Texte à lire =
La Cérémonie, en harmonie avec les lois Sacrées et de la Nature, est à la fois une politique en soi (c’est-à-dire un cadre qui oriente les décisions) et un concept bien plus large (une façon d’être, un sentiment, un processus continu de découverte et d’action par les relations). Nous abordons la Cérémonie avec respect et révérence envers le Créateur, et sollicitons permission et protection auprès des lois Sacrées et de la Nature. Le fait de lui faire une place dans les politiques favorise les relations positives les uns envers les autres et envers la Terre. La Cérémonie nous rappelle de faire preuve d’humilité et de penser à notre devoir plutôt qu’à notre dû. Ainsi, elle transpose les connaissances relationnelles en paramètres (principes, valeurs et intention) qui guident les processus décisionnels et l’allocation de ressources : c’est ce que le gouvernement du Canada appelle des politiques (CHIN, 2021).
Les cérémonies de gouvernance sont une occasion de se rassembler et de partager des Histoires. Chez les peuples autochtones, c’est le savoir de ceux qui ont habité la Terre avant nous qui dicte la façon dont nous l’occuperons pour les quatre prochaines saisons. En appliquant cette approche aux politiques climatiques, nous parvenons à une compréhension globale qui contribue à inscrire les décisions dans des systèmes de pensées plus vastes. La Cérémonie est un protocole et une pratique qui nous donne accès à cette façon de penser et d’être.
Divergences entre cérémonie et politique
« Nous avions des politiques dans nos cérémonies, dans notre quotidien. Des politiques extraites du monde naturel et de la création. Or, des instructions originales nous avaient été données. Comment sommes-nous censés les suivre, maintenant? Comment pouvons-nous faire, dans un contexte colonial? Je pense qu’il faut retourner à la Terre, écouter nos jeunes. Écouter nos Aînés. Où veulent-ils nous emmener? » — Ginnifer Menominee (ICA, 2023)
Les peuples autochtones ont toujours su comment agir en relation avec la Terre. Ils savent que la crise climatique est causée par la rupture entre l’humain et la Terre. Les politiques permettent d’opérationnaliser les valeurs, ce qui en fait l’outil parfait pour intégrer les perspectives autochtones aux solutions climatiques. Mais elles ne sont qu’un outil, et entre les mauvaises mains, elles peuvent devenir des armes. D’où l’importance de s’interroger sur les valeurs qui sous-tendent leur utilisation.

À faire =
A) Recopiez mot pour mot le passage du texte sur la Cérémonie commençant par « Les cérémonies de » et se poursuivant jusqu'à « penser et d’être. ».
B) Répondez brièvement à ces questions sur le texte sur la Cérémonie.
(i) Selon le texte, quelle est la cause de la crise climatique ?
(ii) À quoi la Cérémonie nous rappelle-t-elle de faire preuve ?
(iii) Pour combien de saisons le savoir de ceux qui ont habité la Terre avant nous dicte-t-il la façon de l'occuper ?
Le matériel qui suit n'a aucun lien avec le texte.

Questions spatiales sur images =

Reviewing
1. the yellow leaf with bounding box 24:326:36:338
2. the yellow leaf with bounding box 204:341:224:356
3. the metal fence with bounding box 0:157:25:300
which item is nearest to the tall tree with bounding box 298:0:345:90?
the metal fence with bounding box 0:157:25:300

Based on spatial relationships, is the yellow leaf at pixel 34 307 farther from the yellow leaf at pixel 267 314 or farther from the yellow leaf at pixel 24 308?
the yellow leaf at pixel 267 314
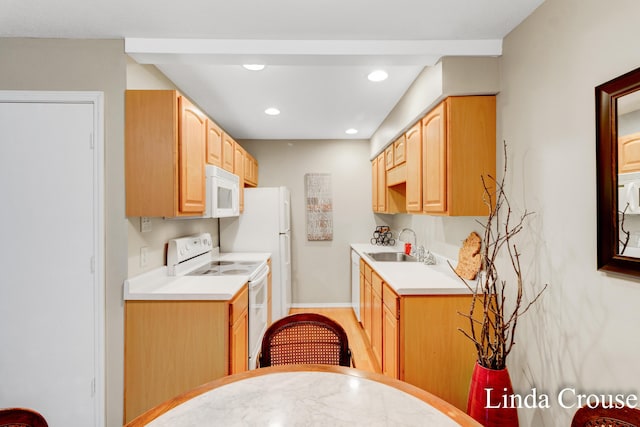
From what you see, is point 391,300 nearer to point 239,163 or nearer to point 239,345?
point 239,345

Exercice corrigé =
A)
Les cérémonies de gouvernance sont une occasion de se rassembler et de partager des Histoires. Chez les peuples autochtones, c’est le savoir de ceux qui ont habité la Terre avant nous qui dicte la façon dont nous l’occuperons pour les quatre prochaines saisons. En appliquant cette approche aux politiques climatiques, nous parvenons à une compréhension globale qui contribue à inscrire les décisions dans des systèmes de pensées plus vastes. La Cérémonie est un protocole et une pratique qui nous donne accès à cette façon de penser et d’être.

B)
(i) La rupture entre l'humain et la Terre.
(ii) À faire preuve d'humilité et à penser à notre devoir plutôt qu'à notre dû.
(iii) Pour les quatre prochaines saisons.